▸ **Instructions for the task**:
Output exactly the lines of the listing below that run from the line with "Цилиндр тормозной главный" through the line with "Casa Em Pomerode_Sc Eksteriør bilde". No pictures.

▸ **Records supplied**:
------------------------------------------------------------------------

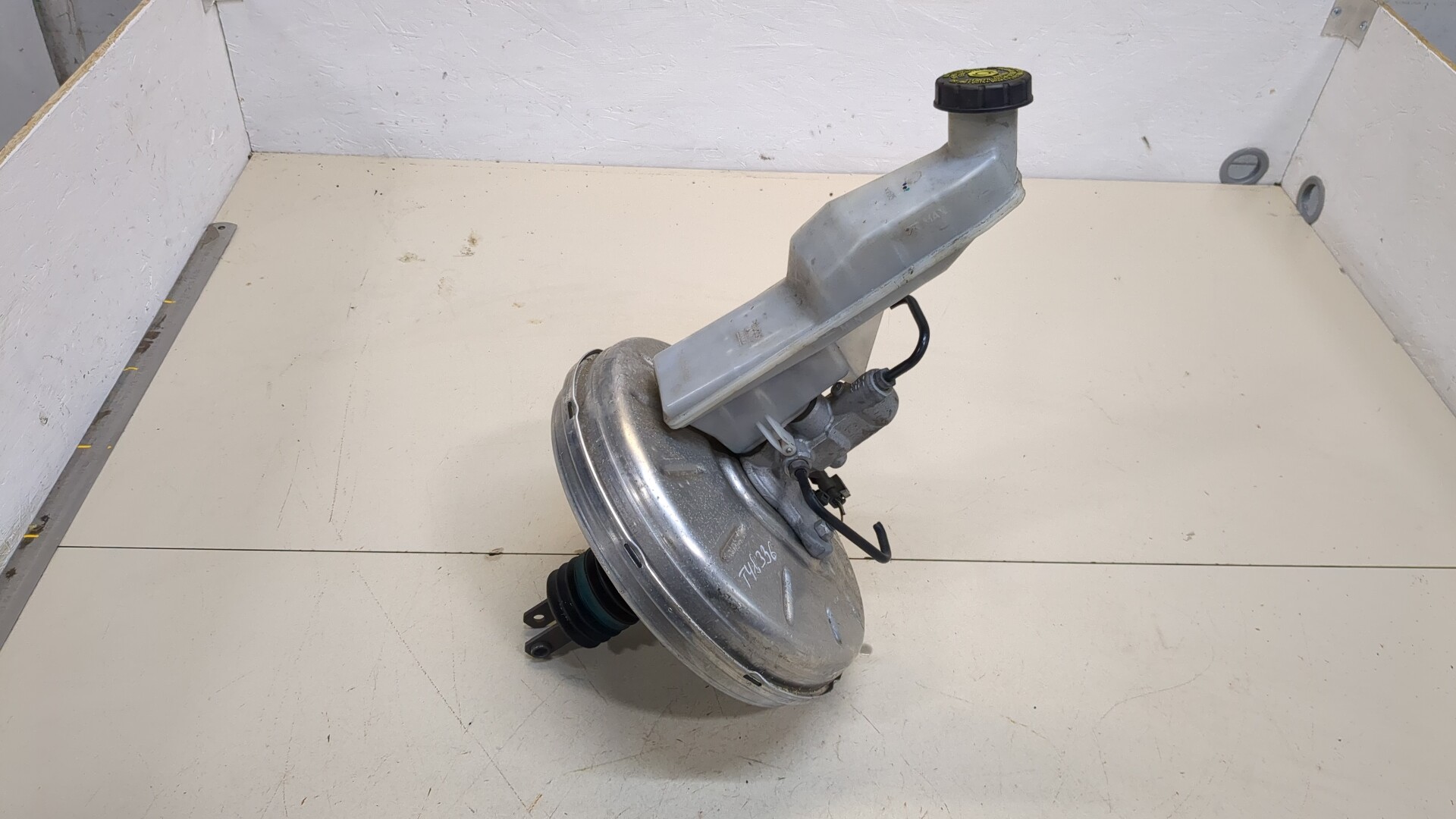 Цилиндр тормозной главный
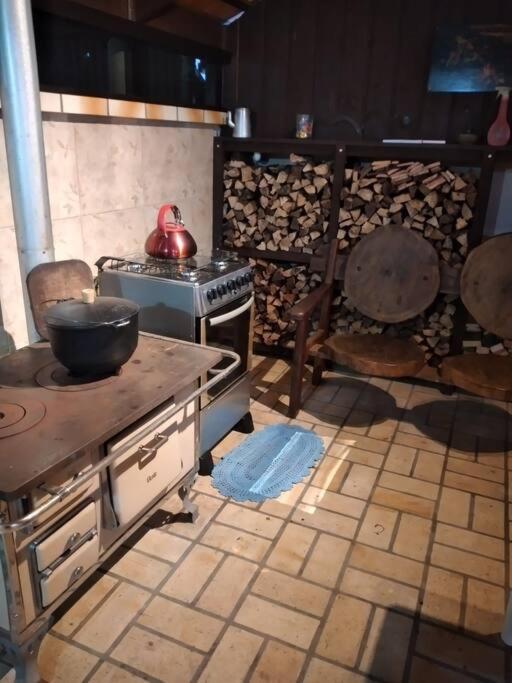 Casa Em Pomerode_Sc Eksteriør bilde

------------------------------------------------------------------------

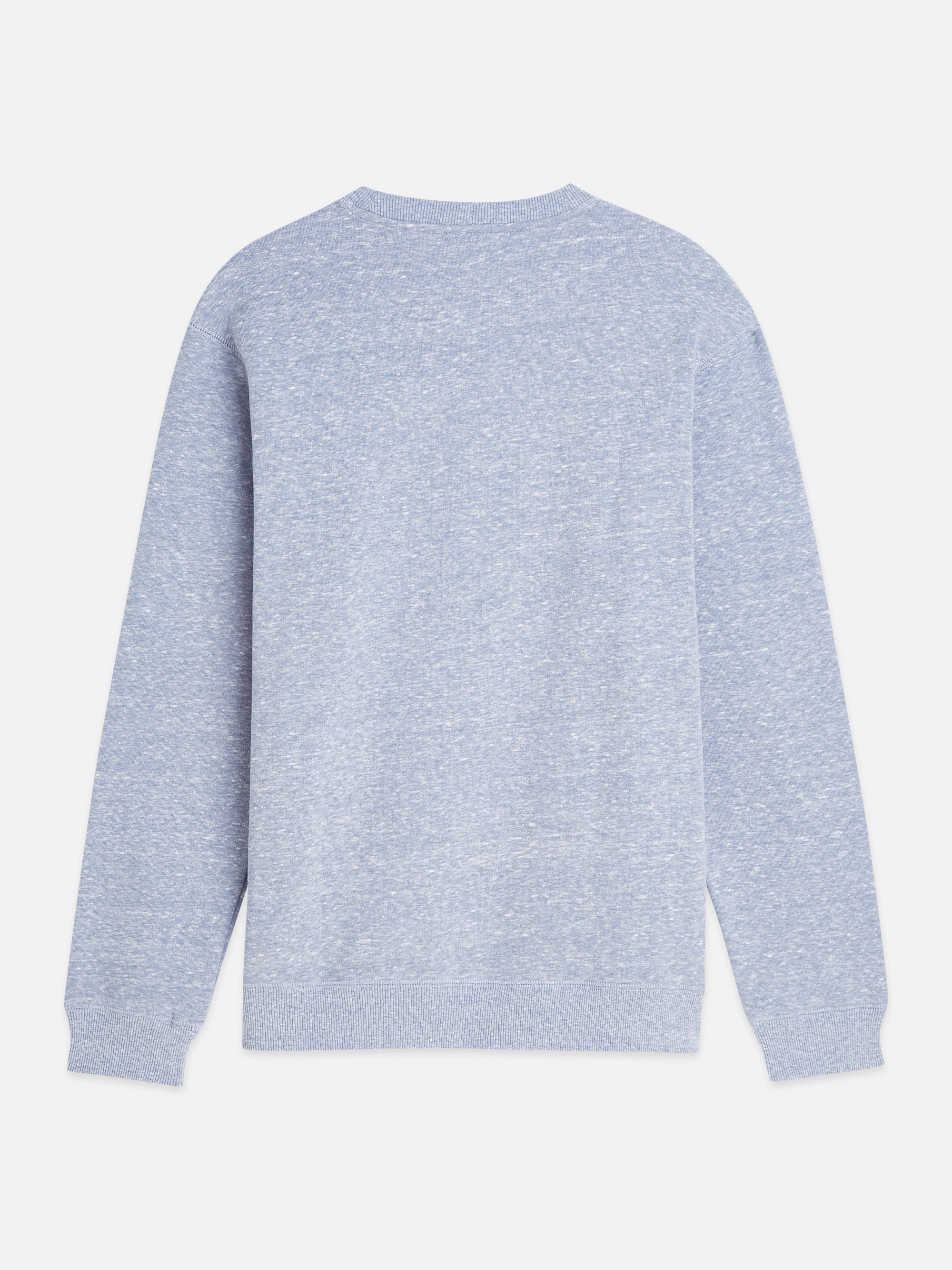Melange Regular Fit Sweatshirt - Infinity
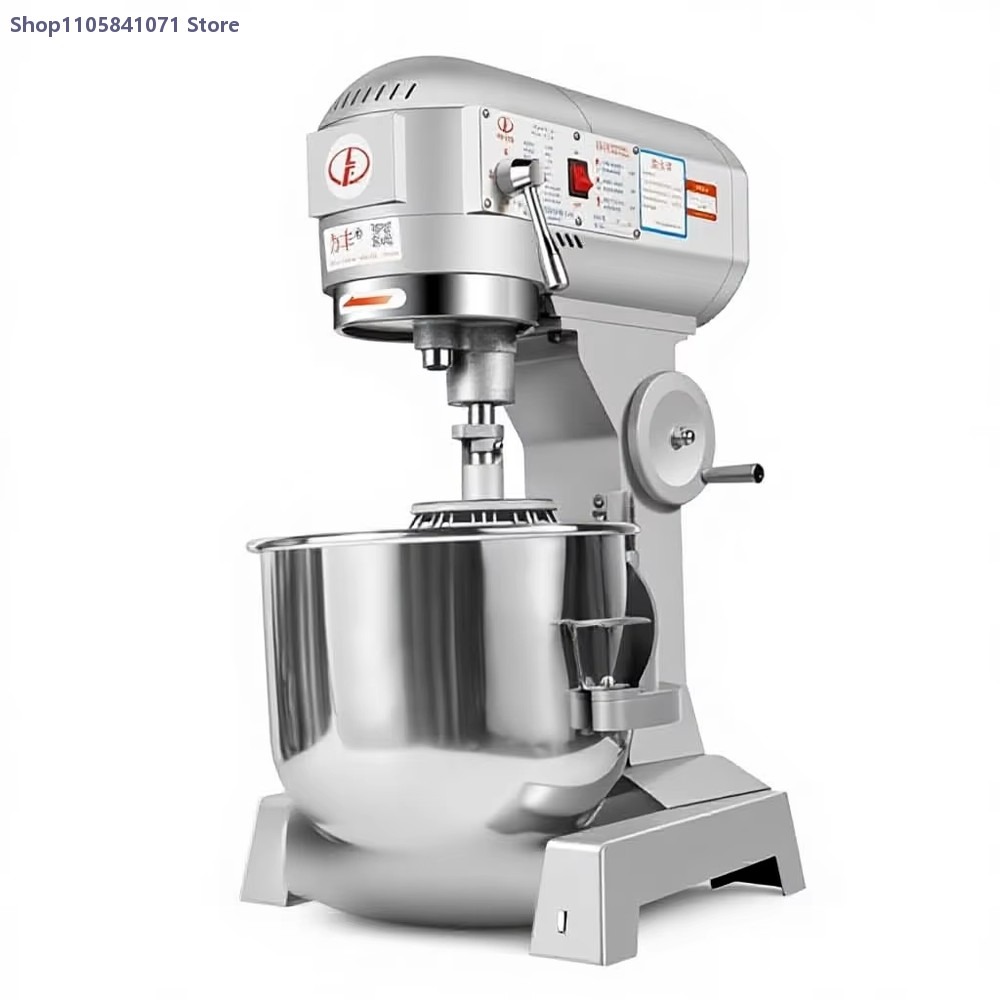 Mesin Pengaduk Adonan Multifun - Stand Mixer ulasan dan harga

------------------------------------------------------------------------

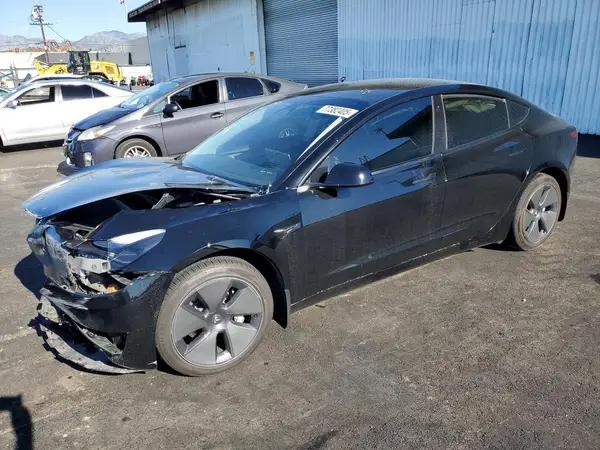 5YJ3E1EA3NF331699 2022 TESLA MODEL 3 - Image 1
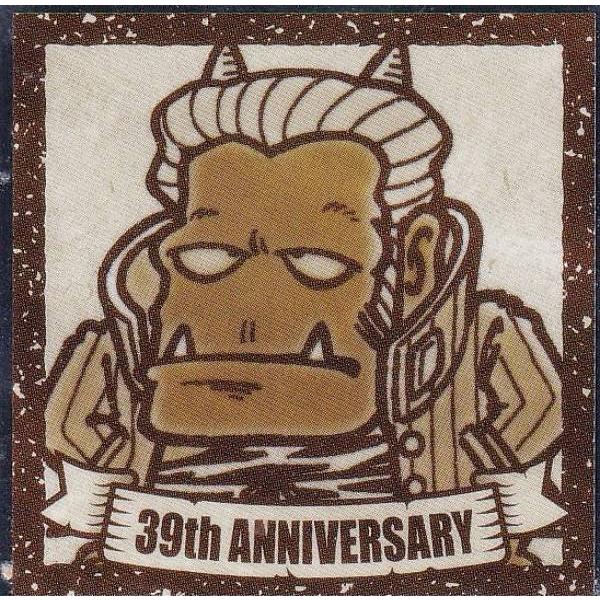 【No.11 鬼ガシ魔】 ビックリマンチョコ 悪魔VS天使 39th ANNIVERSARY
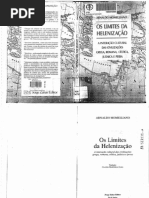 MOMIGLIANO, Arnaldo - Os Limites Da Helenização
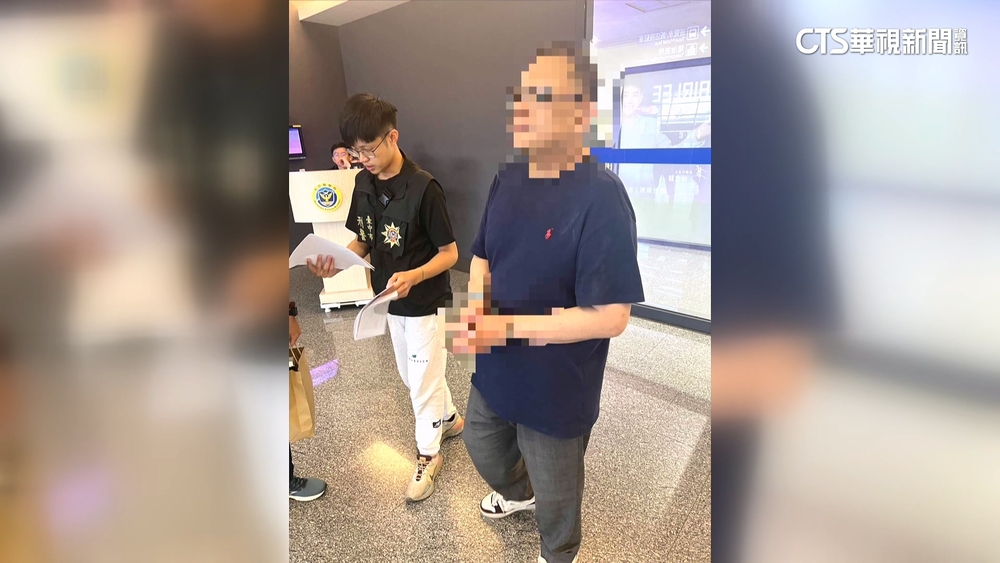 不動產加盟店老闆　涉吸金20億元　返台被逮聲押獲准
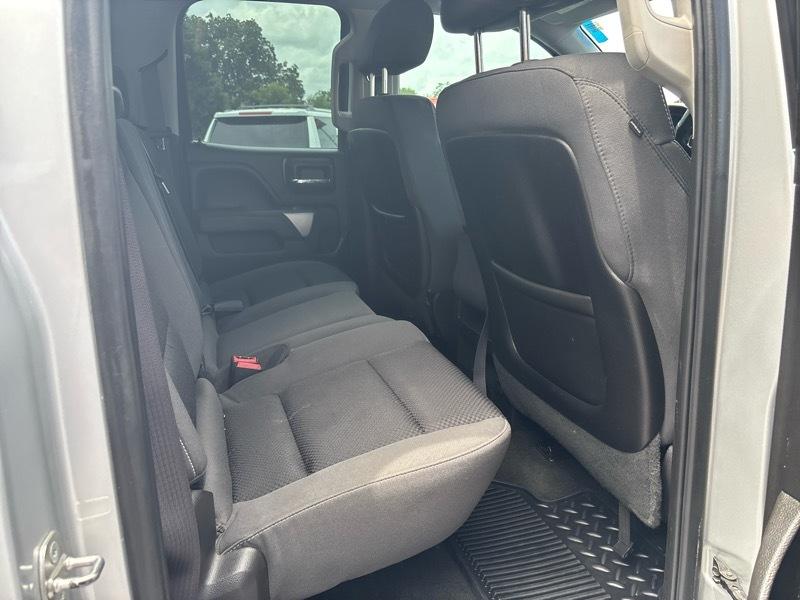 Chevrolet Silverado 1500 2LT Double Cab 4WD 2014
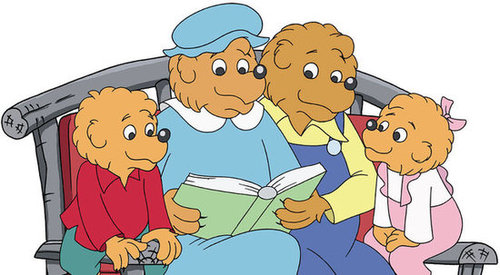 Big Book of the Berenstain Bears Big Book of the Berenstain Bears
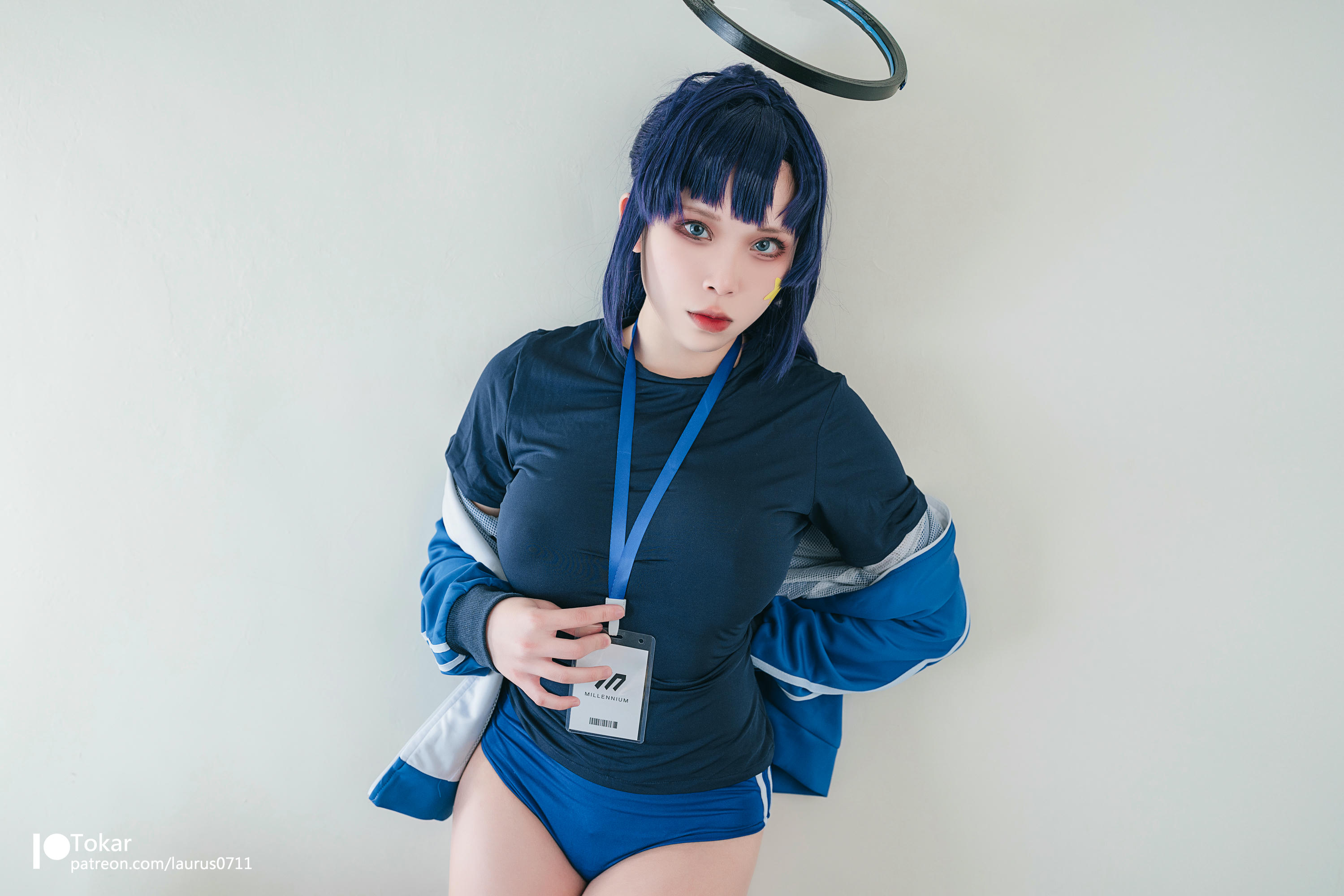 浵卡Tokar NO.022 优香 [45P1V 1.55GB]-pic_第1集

------------------------------------------------------------------------

▸ **Written reply**:
 Цилиндр тормозной главный
 Casa Em Pomerode_Sc Eksteriør bilde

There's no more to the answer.